→ **Текст для чтения**
+===+
Как говорится, почувствуйте разницу.
Так кто же все-таки человек человеку?
Волк волку?
Волк овце?
Овца волку?
Кто?
И кто же тогда лидер?
Точно – не ягненок.
Не может ягненок быть лидером.
По определению.
И ягненка, и лидера.
Не следуют за ягнятами даже бараны.
Тогда – кто?
Волк в овечьей шкуре?
В таком случае всем не-лидерам нужно как можно более стремительно разбегаться от лидеров, ибо, как сказано в евангелии от Матфея, «берегитесь лжепророков, которые приходят к вам в шкурах овечьих, а внутри – волки лютые».
Но, опять-таки, по определению лидер – это тот, за кем следуют, а не тот, от кого все разбегаются врассыпную.
Проблема.
Нет проблемы в том, чтобы стать лидером.
По крайней мере, на какое-то время.
Подхватил выпавшее из рук погибшего знаменоносца знамя, и – «Ура!», «Вперед!», – и все такое прочее.
Проблема в том, чтобы призыв провозгласившего себя лидером не оказался «гласом вопиющего в пустыне», чтобы он был услышан, поддержан и, в конце концов, привел и лидера, и поддержавших его к взлелеянной в мечтах победе.
Как?
Категорический императив лидерства об этом стыдливо умалчивает.
В таком случае разберемся сами.
«Ты родился оригиналом.
Не умри копией».
Как в каждом большом овечье-бараньем стаде, – не без паршивой овцы/барана, так и в каждом человеческом сообществе – не без отщепенца.
Паршивость овцы/барана определяется исключительно ее/его анатомо-морфологическими отклонениями от установленного для их рода-племени стандарта.
Об интеллектуальных отклонениях у овец/баранов от овечье-бараньей нормы речь не идет и не может идти в принципе.
Нет среди них таких отклонений.
Потому что нет у них интеллекта, от норм которого были бы возможны отклонения.
Именно поэтому опытные пастухи для удобства управления овечье-бараньим стадом внедряют в эту среду козла – как лидера баранов, не говоря уже про овец.
+===+
→ **Фрагмент набора данных**
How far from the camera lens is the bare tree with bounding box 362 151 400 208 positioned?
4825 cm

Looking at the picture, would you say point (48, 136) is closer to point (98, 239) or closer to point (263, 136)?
+===+
→ **Рабочие задания**
a) Объясните, почему, согласно тексту для чтения, у овец и баранов не может быть интеллектуальных отклонений от нормы. Уложитесь в одно–три предложения.
b) Кого, по словам текста для чтения, опытные пастухи внедряют в овечье-баранье стадо в качестве лидера баранов?

→ **Ответы по заданиям**
a) У овец и баранов нет интеллекта, поэтому нет и норм, от которых были бы возможны отклонения. Их паршивость определяется только анатомо-морфологическими отклонениями от стандарта.

b) Козла.